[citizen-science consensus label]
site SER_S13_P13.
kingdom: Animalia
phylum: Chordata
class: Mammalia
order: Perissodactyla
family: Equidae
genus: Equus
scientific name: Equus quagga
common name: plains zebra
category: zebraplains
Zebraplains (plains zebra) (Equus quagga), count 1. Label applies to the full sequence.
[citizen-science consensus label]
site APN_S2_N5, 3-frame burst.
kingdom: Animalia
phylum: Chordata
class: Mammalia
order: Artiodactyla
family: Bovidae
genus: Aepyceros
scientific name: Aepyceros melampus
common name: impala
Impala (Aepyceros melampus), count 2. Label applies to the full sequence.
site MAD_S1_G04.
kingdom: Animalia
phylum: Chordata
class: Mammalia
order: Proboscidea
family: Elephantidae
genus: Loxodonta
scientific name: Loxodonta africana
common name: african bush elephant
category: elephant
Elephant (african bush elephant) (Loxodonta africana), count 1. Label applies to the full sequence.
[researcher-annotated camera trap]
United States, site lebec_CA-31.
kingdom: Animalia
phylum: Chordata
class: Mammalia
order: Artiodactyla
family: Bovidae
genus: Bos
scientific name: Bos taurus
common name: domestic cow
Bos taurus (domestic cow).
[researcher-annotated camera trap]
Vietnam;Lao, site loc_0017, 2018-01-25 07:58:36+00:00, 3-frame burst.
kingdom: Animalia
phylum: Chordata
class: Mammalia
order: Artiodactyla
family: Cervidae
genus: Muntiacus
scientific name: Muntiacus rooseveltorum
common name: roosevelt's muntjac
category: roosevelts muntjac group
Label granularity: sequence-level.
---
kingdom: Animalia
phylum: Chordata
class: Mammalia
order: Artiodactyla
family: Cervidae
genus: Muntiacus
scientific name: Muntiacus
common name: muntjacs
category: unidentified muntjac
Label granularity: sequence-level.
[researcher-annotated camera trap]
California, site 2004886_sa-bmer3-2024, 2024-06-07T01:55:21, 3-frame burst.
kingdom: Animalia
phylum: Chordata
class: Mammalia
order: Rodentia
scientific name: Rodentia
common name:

--*--

*What to produce*
Produce the entries again, character for character.

*Exercise output*
[citizen-science consensus label]
site SER_S13_P13.
kingdom: Animalia
phylum: Chordata
class: Mammalia
order: Perissodactyla
family: Equidae
genus: Equus
scientific name: Equus quagga
common name: plains zebra
category: zebraplains
Zebraplains (plains zebra) (Equus quagga), count 1. Label applies to the full sequence.
[citizen-science consensus label]
site APN_S2_N5, 3-frame burst.
kingdom: Animalia
phylum: Chordata
class: Mammalia
order: Artiodactyla
family: Bovidae
genus: Aepyceros
scientific name: Aepyceros melampus
common name: impala
Impala (Aepyceros melampus), count 2. Label applies to the full sequence.
site MAD_S1_G04.
kingdom: Animalia
phylum: Chordata
class: Mammalia
order: Proboscidea
family: Elephantidae
genus: Loxodonta
scientific name: Loxodonta africana
common name: african bush elephant
category: elephant
Elephant (african bush elephant) (Loxodonta africana), count 1. Label applies to the full sequence.
[researcher-annotated camera trap]
United States, site lebec_CA-31.
kingdom: Animalia
phylum: Chordata
class: Mammalia
order: Artiodactyla
family: Bovidae
genus: Bos
scientific name: Bos taurus
common name: domestic cow
Bos taurus (domestic cow).
[researcher-annotated camera trap]
Vietnam;Lao, site loc_0017, 2018-01-25 07:58:36+00:00, 3-frame burst.
kingdom: Animalia
phylum: Chordata
class: Mammalia
order: Artiodactyla
family: Cervidae
genus: Muntiacus
scientific name: Muntiacus rooseveltorum
common name: roosevelt's muntjac
category: roosevelts muntjac group
Label granularity: sequence-level.
---
kingdom: Animalia
phylum: Chordata
class: Mammalia
order: Artiodactyla
family: Cervidae
genus: Muntiacus
scientific name: Muntiacus
common name: muntjacs
category: unidentified muntjac
Label granularity: sequence-level.
[researcher-annotated camera trap]
California, site 2004886_sa-bmer3-2024, 2024-06-07T01:55:21, 3-frame burst.
kingdom: Animalia
phylum: Chordata
class: Mammalia
order: Rodentia
scientific name: Rodentia
common name:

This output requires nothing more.